On March 3, 2005, St.James and LaDonna came to Animal Haven Ranch to celebrate Moe's 39th birthday. They brought him a birthday cake and were seated at a picnic table next to his enclosure. They brought toys, candy hearts, chocolate milk, and a raspberry-filled sheet cake for the party. LaDonna said Moe clapped his hands with joy when he saw them. She cut a piece of cake for him and then, when she went to cut a second piece, she noticed that another chimpanzee had gotten out of its cage due to the sanctuary’s staff forgetting to lock the cage. It rushed up to her and bit her thumb off. St.James pushed her under the table to protect her. A second chimpanzee was also loose. The two young chimpanzees involved in the attack were named Buddy and Ollie. Their motive for the attack was likely out of jealousy for Moe getting attention. Buddy was the older of the two at 16; Ollie was 13. Two female chimpanzees named Susie and Bones also escaped from their cages during the attack, but did not participate in it and fled the scene. They were recaptured by wildlife officers five hours later. Moe also did not participate in the attack and did not attempt to defend St.James.

Buddy and Ollie attacked St.James simultaneously; one chimpanzee initially attacked his face, while the other attacked his foot. The sanctuary owner's son-in-law, Mark Carruthers, retrieved a .45 caliber revolver and fatally shot Buddy in the head. Meanwhile, Ollie dragged St.James' wounded body down a walkway. Carruthers followed and also shot him dead.

Buddy and Ollie destroyed a majority of St.James' fingers, his left foot, most of his buttocks, both testicles, part of his torso, and parts of his face including his nose and lips. A horrified paramedic Curt Merrell who arrived on scene said, "It looked like a grizzly bear attack." St.James was transported to Loma Linda University Medical Center after the attack.

==Aftermath==
Davis spent six months in the hospital recovering from the attack, including a period of time when he was in a coma. Between 2005 and 2009, he underwent over 60 surgeries. He had a prosthetic eye and two slits in the middle of his face where his nose had been. He and LaDonna were uninsured, but initially decided not to sue Animal Haven, before reversing course and filing a lawsuit by 2009.
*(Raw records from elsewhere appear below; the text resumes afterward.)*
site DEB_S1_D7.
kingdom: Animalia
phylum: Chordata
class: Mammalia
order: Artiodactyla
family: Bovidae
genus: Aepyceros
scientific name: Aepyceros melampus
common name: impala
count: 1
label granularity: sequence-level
In 2006, the year following the attack, St.James and LaDonna placed a sign in their front yard that read "Free Moe". They also went to Superior Court in Pomona, California, to get the city of West Covina to honor their 2002 settlement which required it to purchase a home for them in Baldwin Park so that they could reunite with Moe. In 2007, the court ruled that West Covina should pay them in damages (i.e.,about US$ in dollars) because the city failed to fulfill their obligations under the 2002 settlement and pay them $300 per month towards covering the costs of Moe's housing, and covering travel expenses for their visits to him.
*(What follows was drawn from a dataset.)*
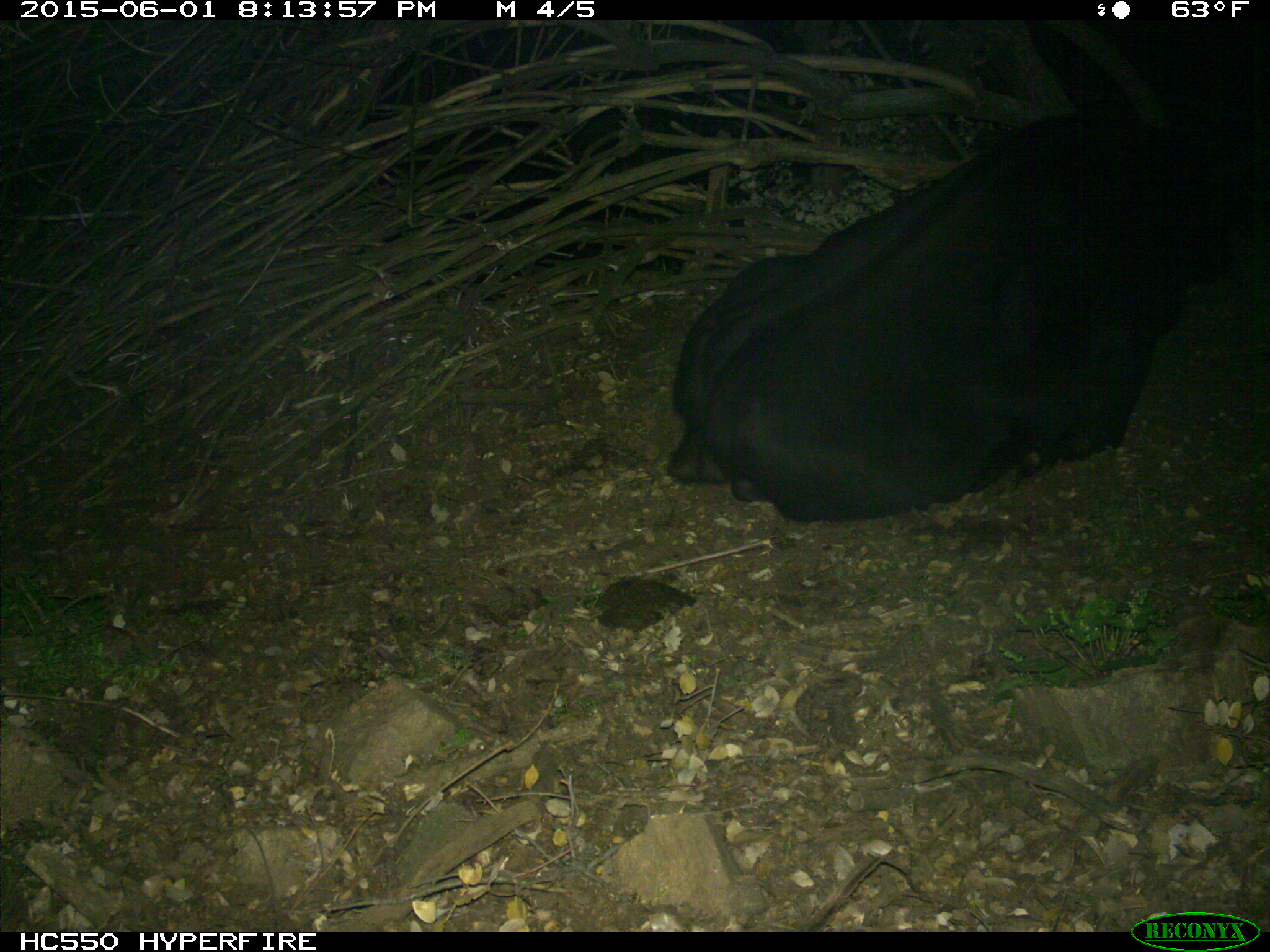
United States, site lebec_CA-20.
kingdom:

Moe disappeared in the summer of 2008. He had been living at "Jungle Exotics", a ranch for performing animals in San Bernardino, and escaped. Construction workers reported they had seen him at a home near Jungle Exotics; other witnesses spotted him heading towards a mountain. St.James and LaDonna hired a helicopter to do flyovers in an attempt to flush him out of hiding; authorities thoroughly searched the San Bernardino National Forest, but he has never been found, remains missing to this day (as of 2026), and stands a good chance of having perished due to his not possessing the skills necessary for surviving in the wild, given his having spent his life as an indoor pet companion.

St.James suffered a stroke in December 2017 and died of a cardiopulmonary arrest in July of the next year at the age of 74 years old. LaDonna later became a victim of elder abuse through financial means. The alleged perpetrator, Min Maw, coerced her into signing over a living will to himself that included the Davis's properties and control of active bank accounts. By the time authorities stepped in, the house had been taken over by members of the Mongols Motorcycle Club who had forced Maw out and were neglecting LaDonna's care. After the motorcycle gang were evicted, a legal battle began with Maw, which was eventually settled to preserve what remained of LaDonna's stolen assets, rather than risk a lengthy and expensive court case.